Economists expect sluggish start to 2013

by The City Wire staff ( 2 views 

Decision makers running businesses in 2013 possess a cautious outlook in the first quarter of 2013, according to Wells Fargo economists.

This economic team expects a sluggish real Gross Domestic Product of 1.5% to start 2013. This is up from 1% in the fourth quarter of 2012 but below the 2.2% average of the last year or so.

John Silvia, chief economist with Wells Fargo, says homebuilding and the auto industry are the two positive engines likely to pull the economy forward in 2013.

“Homebuilding will likely strengthen, even as overall economic growth weakens. Homebuilders are now positioned for a more normal recovery. The improved outlook stems from a variety of factors, most specifically a reduction in the amount of effective competition that the overhang of foreclosures presents to new construction,” Silvia said.

He expects personal income growth to remain tepid amid a 2.3% inflation rate, up from 2.2% in 2012.

Corporate profit growth is also expected to be slimmer as companies face higher operating costs related to tax changes and health care costs.

Businesses have pulled back on hiring and spending outlays ahead of the fiscal cliff and tried to use up inventory. This is not expected to continue if the fiscal cliff issue is resolved by the start of 2013.

Mark Vitner, senior U.S. economist with Wells Fargo, said higher taxes are a reality for the future, at the lower and higher ends of the income spectrums. He said adjusting to the higher taxes will mean a sluggish start to the new year.

Social Security withholding is going up Jan. 1 and this will reduce the median household income by $1,000 per year.

“The adjustment to the higher payroll tax will take a toll on consumer spending, as we expect it to hold real personal consumption growth to just 1.3 % in 2013. Most of the weakness likely will be at the start of the year,” Vitner said.

At the higher income levels – $250,000 and up – the expiration of the Bush-era tax cuts will likely also curtail spending. Vitner said this group has benefited of late from higher home prices and a rise in the stock market, but will face a tax bite in the next few years.

He agreed the consumer spending could regain some momentum by the second quarter of 2013. Vitner sees some pent-up demand for motor vehicles, which will be lifted by some replacement from vehicles lost in Hurricane Sandy.

Consumer confidence improved significantly in the third quarter, even with adverse shocks from the weather and financial markets.

“We expect consumer spending to pick up modestly during the second half of 2013 and grow 1.6% in 2014,” Vitner said.

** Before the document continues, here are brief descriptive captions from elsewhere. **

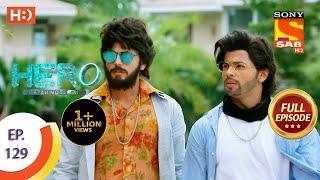 Hero - Gayab Mode On - Ep 129 - Full Episode - 8th June, 2021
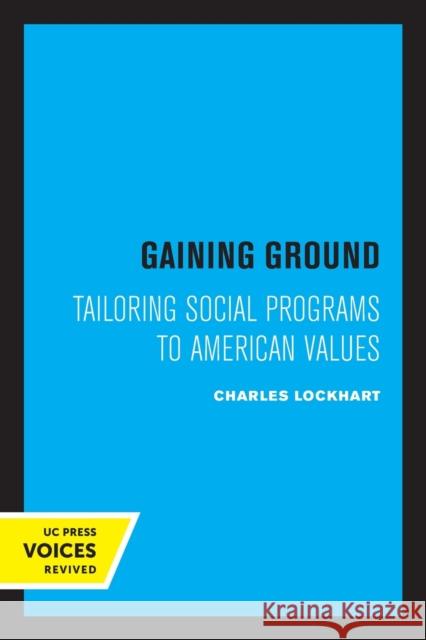 Gaining Ground: Tailoring Social Programs to American Values Charles Lockhart 9780520329263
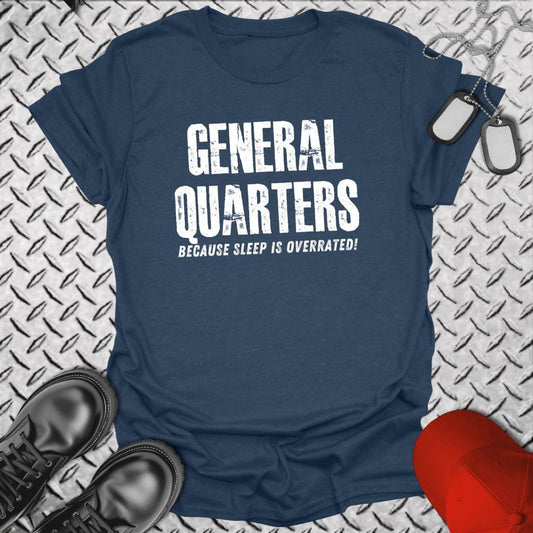 NavyHumor T-Shirt Heather Navy / S General Quarters: Sleep Is Overrated T-shirt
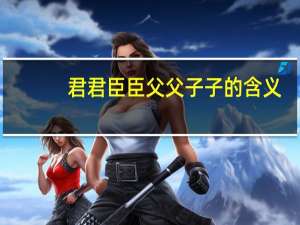 君君臣臣父父子子的含义（君君臣臣父父子子的意思）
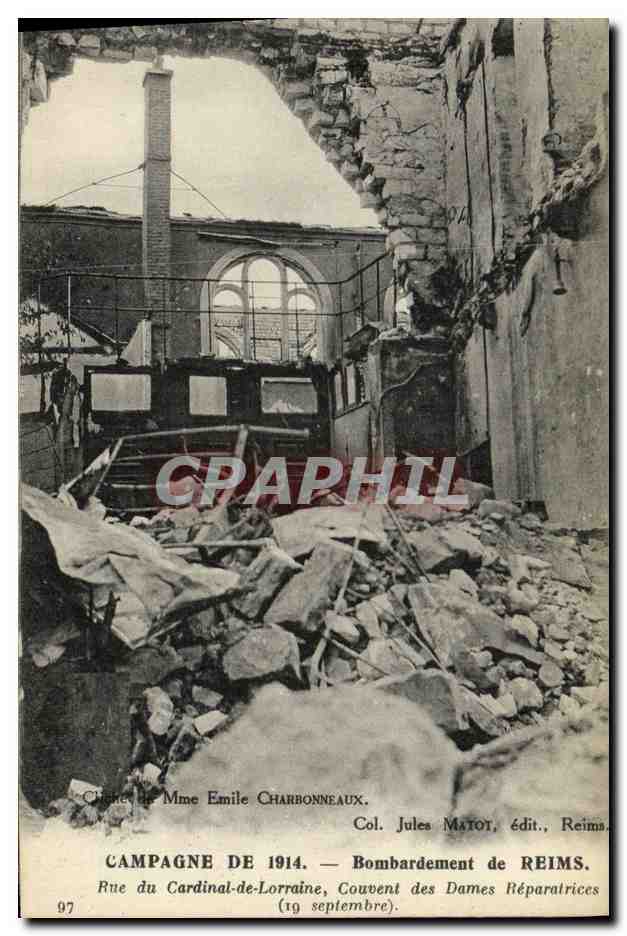 CPA Militaria Campagne De Bombardement de Reims Rue du Cardinal de Lorraine Couvent des dames reparatrices 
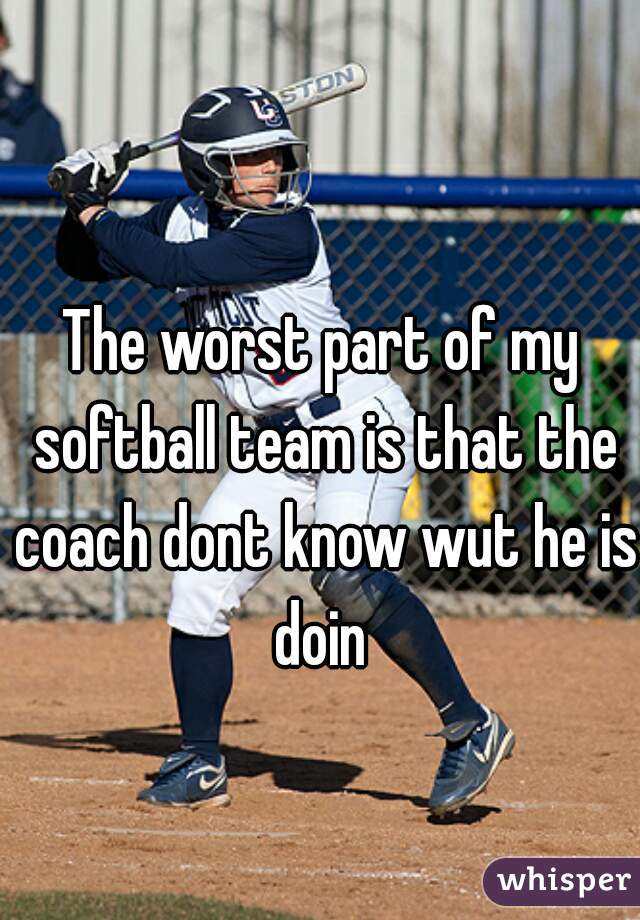 The worst part of my softball team is that the coach dont know wut he is doin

World consumption will remain constrained in 2013 as a large number of individuals in developed countries adjust to the new normal of fiscal restraint, according to global economist Jay Bryson.

He said on a global scale consumers in the developing world will be the key to worldwide consumer demand.

“This means that, again, consumers in the developed world will need to de-leverage and adjust to the new environment,” Bryson said. “And within this new environment, developing country governments will have a lot to say about policy decisions to help consumer demand plow ahead.”

This is especially true for Chinese policy decisions, which will be important in determining the pace of economic growth throughout the world, according to Bryson.

The Wells Fargo economic team expects China to grow 7.5% in 2013, down from 10% in the past few years. The United Kingdom is expected to emerge from a recession with 1.2% GDP growth in 2013. But Japan is expected to decline from 2.1% in 2012 to 0.5% in 2013.

Also, important trade partners with the U.S., the economies in Canada and Mexico are expected to slow in 2013, according to Bryson.

Canada’s GDP is expected to slow to 1.7%, down from 2% in 2012. In Mexico, GDP has grown 3.7% in 2012, this is expected to slow to 2.7% in 2013.

Among the developing nations, India and Brazil are expected to post positive economic growth in 2013, according to Bryson.